VANGELO    (Luca 16, 19-31)
 
Disse il Signore questa parabola: C’era un uomo ricco, che indossava vestiti di porpora e di lino finissimo, e ogni giorno si dava a lauti banchetti. Un povero, di nome Lazzaro, stava alla sua porta, coperto di piaghe, bramoso di sfamarsi con quello che cadeva dalla tavola del ricco; ma erano i cani che venivano a leccare le sue piaghe.
 
Un giorno il povero morì e fu portato dagli angeli accanto ad Abramo. Morì anche il ricco e fu sepolto.
 
Stando negli inferi fra i tormenti, alzò gli occhi e vide di lontano Abramo, e Lazzaro accanto a lui. Allora gridando disse: “Padre Abramo, abbi pietà di me e manda Lazzaro a intingere nell’acqua la punta del dito e a bagnarmi la lingua, perché soffro terribilmente in questa fiamma”.
 
Ma Abramo rispose: “Figlio, ricòrdati che, nella vita, tu hai ricevuto i tuoi beni, e Lazzaro i suoi mali; ma ora in questo modo lui è consolato, tu invece sei in mezzo ai tormenti. Per di più, tra noi e voi è stato fissato un grande abisso: coloro che di qui vogliono passare da voi, non possono, né di lì possono giungere fino a noi”.
 
E quello replicò: “Allora, padre, ti prego di mandare Lazzaro a casa di mio padre, perché ho cinque fratelli.
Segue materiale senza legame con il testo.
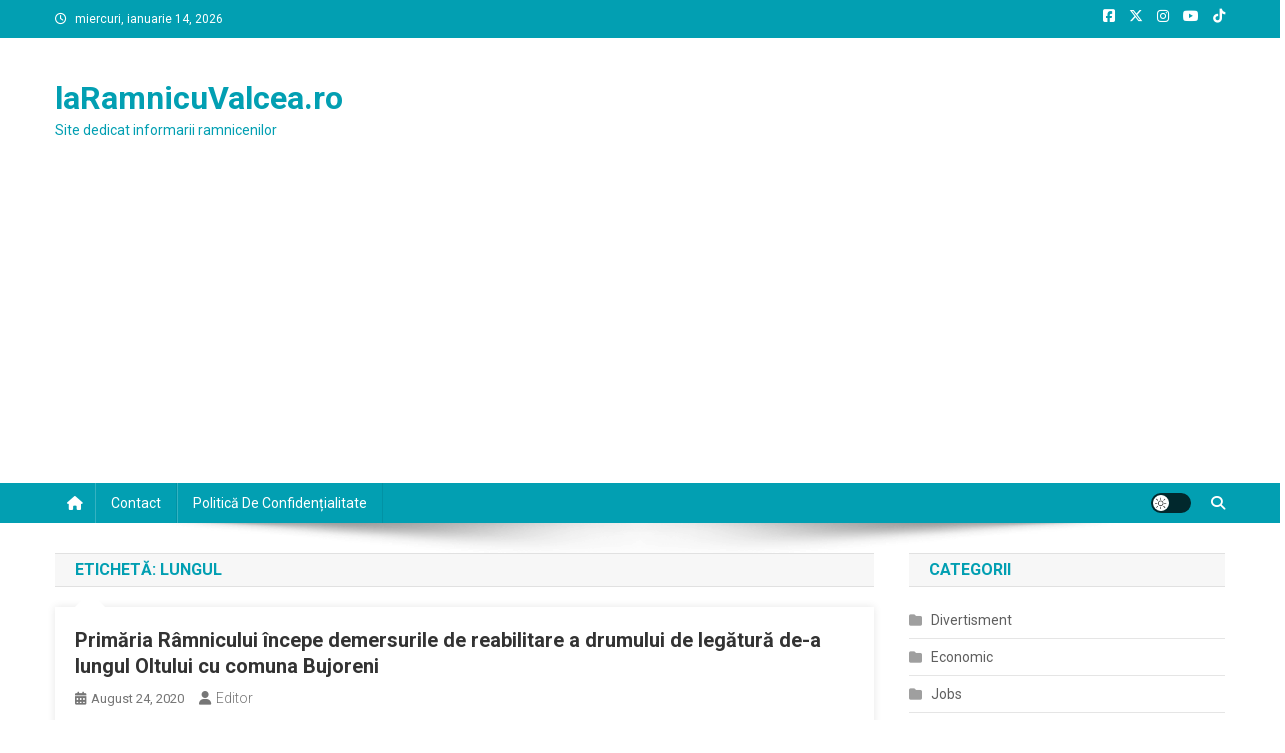

--- FILE ---
content_type: text/html; charset=utf-8
request_url: https://www.google.com/recaptcha/api2/aframe
body_size: 267
content:
<!DOCTYPE HTML><html><head><meta http-equiv="content-type" content="text/html; charset=UTF-8"></head><body><script nonce="EaN58jxEyDD7Nsffydnklw">/** Anti-fraud and anti-abuse applications only. See google.com/recaptcha */ try{var clients={'sodar':'https://pagead2.googlesyndication.com/pagead/sodar?'};window.addEventListener("message",function(a){try{if(a.source===window.parent){var b=JSON.parse(a.data);var c=clients[b['id']];if(c){var d=document.createElement('img');d.src=c+b['params']+'&rc='+(localStorage.getItem("rc::a")?sessionStorage.getItem("rc::b"):"");window.document.body.appendChild(d);sessionStorage.setItem("rc::e",parseInt(sessionStorage.getItem("rc::e")||0)+1);localStorage.setItem("rc::h",'1768356949145');}}}catch(b){}});window.parent.postMessage("_grecaptcha_ready", "*");}catch(b){}</script></body></html>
Li ammonisca severamente, perché non vengano anch’essi in questo luogo di tormento”.
 
Ma Abramo rispose: “Hanno Mosè e i Profeti; ascoltino loro”. E lui replicò: “No, padre Abramo, ma se dai morti qualcuno andrà da loro, si convertiranno”.
 
Abramo rispose: “Se non ascoltano Mosè e i Profeti, non saranno persuasi neanche se uno risorgesse dai morti””.